Systemic antibiotic therapy can be provided and is particularly important where there is a risk of corneal perforation.
Anticollagenase therapy is essential to treat melting ulcers, where there is progressive dissolution of the corneal stromal collagen by proteases. Protease enzymes may be produced by some bacteria, devitalised corneal epithelial cells and fibroblasts, polymorphonuclear leukocytes and possibly some fungi. Although the efficacy of collagenase inhibitors in canine ulcerative keratitis is questionable, agents such as acetyl-cysteine, disodium EDTA, heparin, sodium citrate, and cold serum or plasma (containing µ2-macroglobulins) have all been advocated in the management of progressive stromal ulcers. Initially, after samples have been taken for cytology and microbiology, the ulcer may be cleansed with dilute (e.g., 1:20-1:50) povidone-iodine solution in sterile saline in order to reduce the burden of bacteria, and remove debris containing devitalised corneal cells and PMNs which may all contribute to further melting.
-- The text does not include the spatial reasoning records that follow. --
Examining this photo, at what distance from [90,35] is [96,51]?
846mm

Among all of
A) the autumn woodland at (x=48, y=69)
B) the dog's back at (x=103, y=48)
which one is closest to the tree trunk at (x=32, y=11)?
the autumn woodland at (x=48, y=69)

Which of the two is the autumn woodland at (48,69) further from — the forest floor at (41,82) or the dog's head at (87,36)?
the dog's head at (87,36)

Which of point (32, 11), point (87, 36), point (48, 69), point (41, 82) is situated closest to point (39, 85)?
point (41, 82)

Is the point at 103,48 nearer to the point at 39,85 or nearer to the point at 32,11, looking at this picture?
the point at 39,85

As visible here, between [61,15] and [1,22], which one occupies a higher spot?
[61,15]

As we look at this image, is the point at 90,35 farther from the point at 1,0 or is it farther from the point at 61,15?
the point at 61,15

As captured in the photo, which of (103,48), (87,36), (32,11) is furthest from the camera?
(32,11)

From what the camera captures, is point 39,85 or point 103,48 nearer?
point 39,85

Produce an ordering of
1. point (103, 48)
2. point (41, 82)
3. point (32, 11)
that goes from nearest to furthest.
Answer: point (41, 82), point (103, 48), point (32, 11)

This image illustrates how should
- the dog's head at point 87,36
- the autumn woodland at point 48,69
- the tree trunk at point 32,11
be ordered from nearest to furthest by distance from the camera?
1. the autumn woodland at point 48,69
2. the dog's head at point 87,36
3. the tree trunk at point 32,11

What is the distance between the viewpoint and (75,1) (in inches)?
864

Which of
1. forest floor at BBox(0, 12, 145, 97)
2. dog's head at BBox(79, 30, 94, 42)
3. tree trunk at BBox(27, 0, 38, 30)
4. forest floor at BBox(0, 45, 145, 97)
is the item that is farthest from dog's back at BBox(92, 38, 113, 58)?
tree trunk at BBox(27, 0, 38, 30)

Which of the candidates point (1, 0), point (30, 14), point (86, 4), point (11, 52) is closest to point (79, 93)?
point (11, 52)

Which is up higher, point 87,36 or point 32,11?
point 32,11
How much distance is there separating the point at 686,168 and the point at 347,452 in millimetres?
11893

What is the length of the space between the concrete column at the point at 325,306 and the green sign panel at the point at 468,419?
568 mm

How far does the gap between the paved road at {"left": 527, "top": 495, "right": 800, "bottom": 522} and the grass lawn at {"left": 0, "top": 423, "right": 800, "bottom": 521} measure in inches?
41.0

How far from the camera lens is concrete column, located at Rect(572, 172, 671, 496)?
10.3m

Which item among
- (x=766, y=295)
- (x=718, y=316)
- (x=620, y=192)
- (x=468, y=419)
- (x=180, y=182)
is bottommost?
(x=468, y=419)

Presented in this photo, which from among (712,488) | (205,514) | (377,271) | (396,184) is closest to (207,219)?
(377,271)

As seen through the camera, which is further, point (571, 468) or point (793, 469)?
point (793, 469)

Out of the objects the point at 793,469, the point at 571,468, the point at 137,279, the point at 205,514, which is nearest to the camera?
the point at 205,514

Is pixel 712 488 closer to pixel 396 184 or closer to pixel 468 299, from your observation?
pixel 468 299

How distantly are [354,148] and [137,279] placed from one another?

In all ulcer situations the possible complication of uveitis should always be considered and therapeutic measures taken. Topical 1% atropine relieves ciliary spasm and reduces the risk of posterior synechiae formation. Systemic NSAIDs are also used.
CONCLUSION
Corneal epithelium loves to repair and it will do so very rapidly given the right kind of environment. It is the loss of stromal tissue and the associated activity of collagenase and protease enzymes which complicate the simple ulcer and can lead to rupture and loss of eye. Collagenase inhibition is a significant part of therapy and the use of the conjunctival pedicle flap will often turn potential disaster into success.